The first indication of problems: Failures to feed with 115-grain ammo may be the result of a lack of suffficient pressure to cycle the action due to the shorter barrel.

The pistol didn't exhibit such behavior prior to conversion, the short-cycling had to be the result of modifying the barrel. Since shorter barrels have less room for powder to burn when ignited, less gas pressure is created to cycle the action, which alters the slide's travel and cycling behavior due to less resistance—AKA inertial mass. In search of a solution, I decided to research other post-war P38 variants for an answer. A partiular one with a similar barrel length—the Walther P5—came instantly to mind. Luckily, I had to venture only as far as my gun safe to have a peak inside one (It would also come in handy later). I suspected the P5's recoil springs had been modified in order to accomodate the difference in and pressure resulting from the reduced barrel. In so, comparing the springs might offer a clue of perhaps a pattern. Sadly, the P5 springs were virtually identical in length and coils appeared to constucted of a different gauge steel—leaving no other alternative than to alter the existing P38 springs.

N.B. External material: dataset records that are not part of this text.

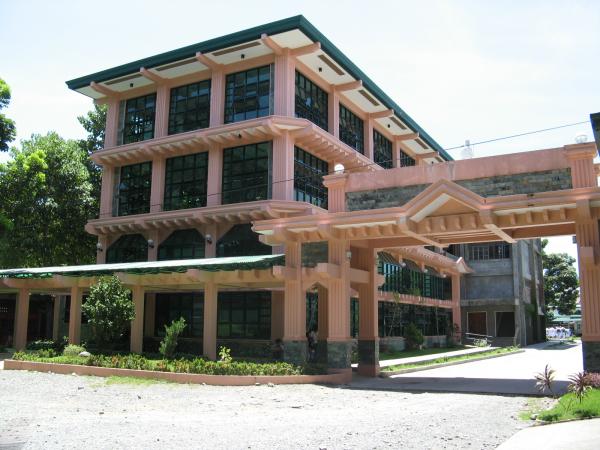 Rev. John Van Bauwel Hall/Jubilee Extension Library - Bayombong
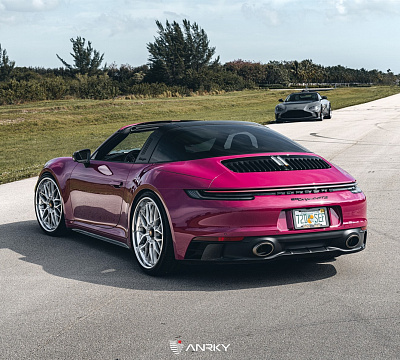 Фото дисков Anrky RS1 на Porsche 911 VIII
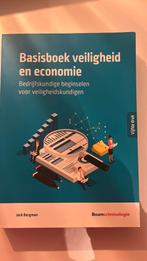 J.H.A.M. Bergman - Basisboek veiligheid en economie, J.H.A.M. Bergman, Verzenden, Sociale wetenschap, Nieuw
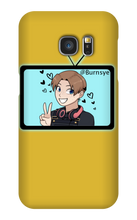 TTVBurnsye Samsung Phone Cases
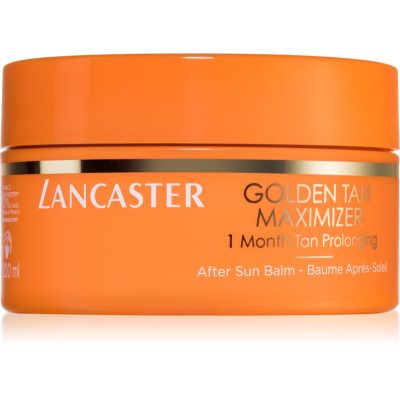 Lancaster Golden Tan Maximizer After Sun Balm tělový balzám prodlužující opálení 200 ml - parfo.cz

Slightly trimming each of the pistol's recoil springs solved the problem.

I trimmed the recoil springs to lessen the effects of the slide's inertial mass, allowing it to compensate for the reduced pressure impulse created by the newly shortened barrel, thereby enabling the slide to cycle fully. The process proved quite time-consuming, but in the end the pistol ran hassle free. However, fixing it created another problem. Given the significant back-pressure created when using a suppressor on a firearm, using one with the trimmed springs would likely cause excessive wear by battering the pistol—doubly so when using the suppressor and carbine barrel together—the solution? Either switch to a second set of heavier recoil springs for use with carbine/suppressed shooting, or purchase a second pistol—a dedicated U.N.C.L.E. carbine. Considering the arduous nature of swapping P38 recoil springs—along with the lack of alternatives—I began to see a braced pair of "S" and "K" designated U.N.C.L.E. Specials in my future. (Oddly enough, the second U.N.C.L.E. Special I built didn't short-cycle after its barrel was shortened). Who says firearms aren't finicky?